▶ **Document passage**
================================

A side benefit of this would be it's pretty easy to implement the sensorless start-up routine. The usual idea is to apply constant acceleration to the motor, so using the above scheme it's very easy to just set the outer-loop acceleration input to the desired value. When the start-up is completed, control of the input can be handed over to the position estimator, which will then act to correct the position without introducing any jumps/discontinuities/etc in either theta or omega. Continuity is guaranteed because the outputs are the integral of the input. If the maximum allowed value of acceleration is made less than what the motor is physically capable of, then this algorithm will never lose lock with the motor so long as the position estimator provides accurate information. The faster the loop runs (smaller dt), the smoother the outputs will be.

If you wanted to be really fancy, you can use any source you want to generate the sign used for bang-bang control. It could be a combination of Halls (if available) and a sensorless estimator for the Holy Grail of hybrid control.
 
What you're talking about is to use a second order system for the predictor. I tried this but found out it was too eratic.
A second order system typically has some overshoot etc, especially when you want it to settle fast. What's also is going
on is that the magnets in the motor are not evenly spaced so for every motor rotation , because I have 7 alternating magnet
pairs, I get 7 different readings for e-rotation time (even though motor speed is exactly constant). Combined with the
overshoot of a second order system the output of the predictor is basically useless.
Therefore I use a simple 1st order system with a reduced bandwidth,

prediction[n+1] = prediction [n] + (1/8) * (current period time - prediction[n])

Code: 
					;use actual (extrapolated) period count to generate new prediction for period count	
    mov tmr2_just_cap, w0
    mul.uu w0, w12, w2                          ;w3:w2 = 00000000 xxxxxxxx yyyyyyyy.uuuuuuuu
    sl w3, #8, w3
    lsr w2, #8, w2
    ior w3, w2, w3                              ;w3 = xxxxxxxx yyyyyyyy

    lsr w3, #3, w0
    add pred_int1
    mov phi_tp, w0
    lsr w0, #3, w0
    sub pred_int1

    mov pred_int1, w0
    mov w0, phi_tp                          ;store in phi_tp

The 1/8 is actually in the Logic Shift Right commands in the second alinea.

As a lock indicator I use the difference between last measured and predicted period time, a difference larger than
12% (1/8th) and lock is declared lost. This measurement / updating of prediction is done after every hall edge. This is why the
algorithm needs to know the spacing between hall signals, it measures the time between two hall edges and then
multiplies with a factor (known from calibration) to arrive at period_time.

================================

▶ **Material supplied**
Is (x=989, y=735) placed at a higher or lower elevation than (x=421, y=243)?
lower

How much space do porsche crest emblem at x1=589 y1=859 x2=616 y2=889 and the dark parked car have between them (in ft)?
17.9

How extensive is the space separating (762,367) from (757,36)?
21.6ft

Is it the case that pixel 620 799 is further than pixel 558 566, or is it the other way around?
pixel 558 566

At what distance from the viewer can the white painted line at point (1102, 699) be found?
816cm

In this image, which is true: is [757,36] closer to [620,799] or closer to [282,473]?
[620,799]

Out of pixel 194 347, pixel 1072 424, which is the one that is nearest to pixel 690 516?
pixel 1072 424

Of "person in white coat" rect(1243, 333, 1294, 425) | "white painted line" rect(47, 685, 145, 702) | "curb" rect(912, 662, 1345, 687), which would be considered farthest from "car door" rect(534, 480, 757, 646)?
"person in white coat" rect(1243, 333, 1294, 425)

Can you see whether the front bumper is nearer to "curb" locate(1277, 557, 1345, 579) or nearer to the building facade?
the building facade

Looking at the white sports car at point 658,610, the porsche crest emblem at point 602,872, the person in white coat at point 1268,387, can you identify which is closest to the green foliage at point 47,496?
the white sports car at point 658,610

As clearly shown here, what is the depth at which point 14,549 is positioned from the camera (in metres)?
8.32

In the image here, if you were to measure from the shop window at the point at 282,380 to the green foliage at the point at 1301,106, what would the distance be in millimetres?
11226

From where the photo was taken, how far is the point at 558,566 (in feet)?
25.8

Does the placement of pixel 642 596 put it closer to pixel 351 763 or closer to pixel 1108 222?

================================

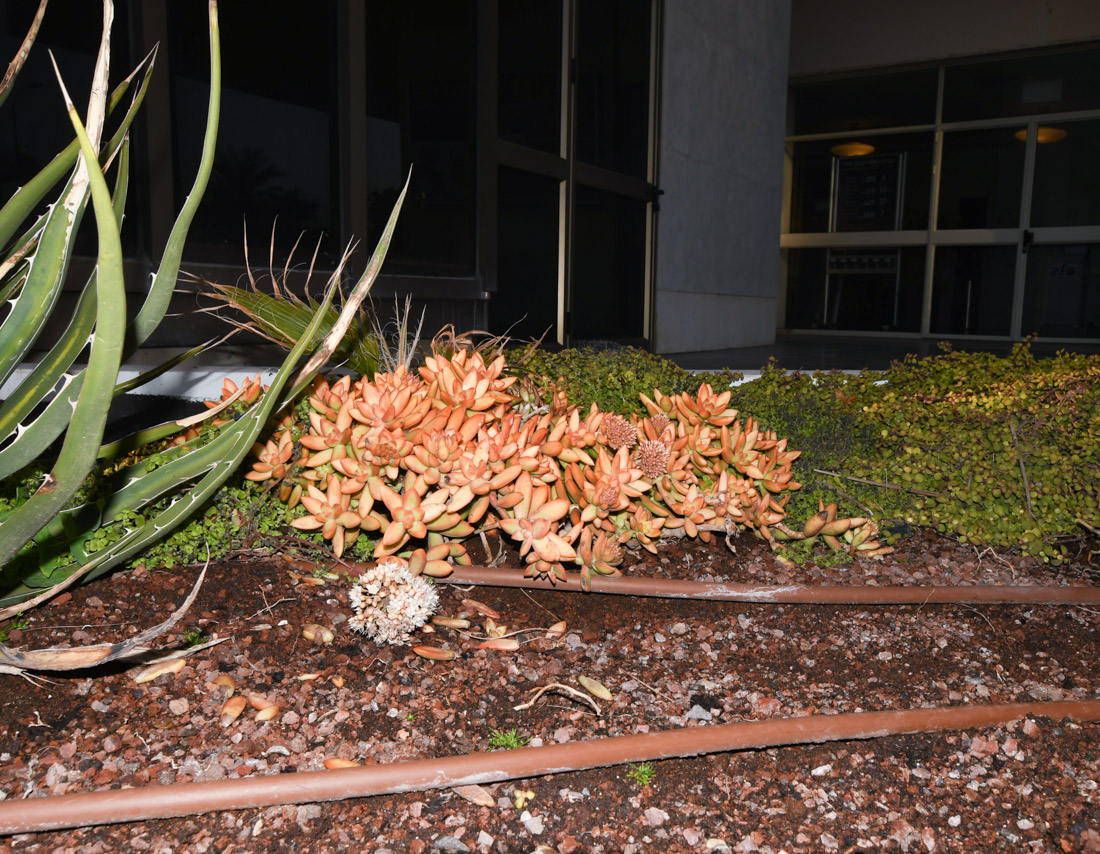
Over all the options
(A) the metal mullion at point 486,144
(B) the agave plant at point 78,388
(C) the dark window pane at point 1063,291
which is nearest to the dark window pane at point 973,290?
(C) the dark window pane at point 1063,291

================================

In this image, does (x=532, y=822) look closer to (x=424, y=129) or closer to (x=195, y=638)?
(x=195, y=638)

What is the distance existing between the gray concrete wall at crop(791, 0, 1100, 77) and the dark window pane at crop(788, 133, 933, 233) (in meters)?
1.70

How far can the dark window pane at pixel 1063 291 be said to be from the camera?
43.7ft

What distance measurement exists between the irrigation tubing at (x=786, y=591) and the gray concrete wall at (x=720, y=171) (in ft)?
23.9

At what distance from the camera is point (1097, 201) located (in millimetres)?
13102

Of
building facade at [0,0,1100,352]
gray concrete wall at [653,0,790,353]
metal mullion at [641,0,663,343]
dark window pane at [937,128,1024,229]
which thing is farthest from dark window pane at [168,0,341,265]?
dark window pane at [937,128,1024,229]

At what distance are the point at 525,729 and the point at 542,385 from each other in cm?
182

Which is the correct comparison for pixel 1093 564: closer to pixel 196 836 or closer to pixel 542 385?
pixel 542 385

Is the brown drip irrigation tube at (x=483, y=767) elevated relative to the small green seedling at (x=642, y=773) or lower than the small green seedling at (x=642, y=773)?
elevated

================================

▶ **To-do list**
a: Write out the motor control excerpt from "mov pred_int1, w0" to "the second alinea.".
b: List every distinct instruction mnemonic that appears in the code of the motor control excerpt, each one only once.
The listing stands apart from the motor control excerpt.

▶ **Solved problems**
a:
mov pred_int1, w0
    mov w0, phi_tp                          ;store in phi_tp

The 1/8 is actually in the Logic Shift Right commands in the second alinea.

b: mov, mul.uu, sl, lsr, ior, add, sub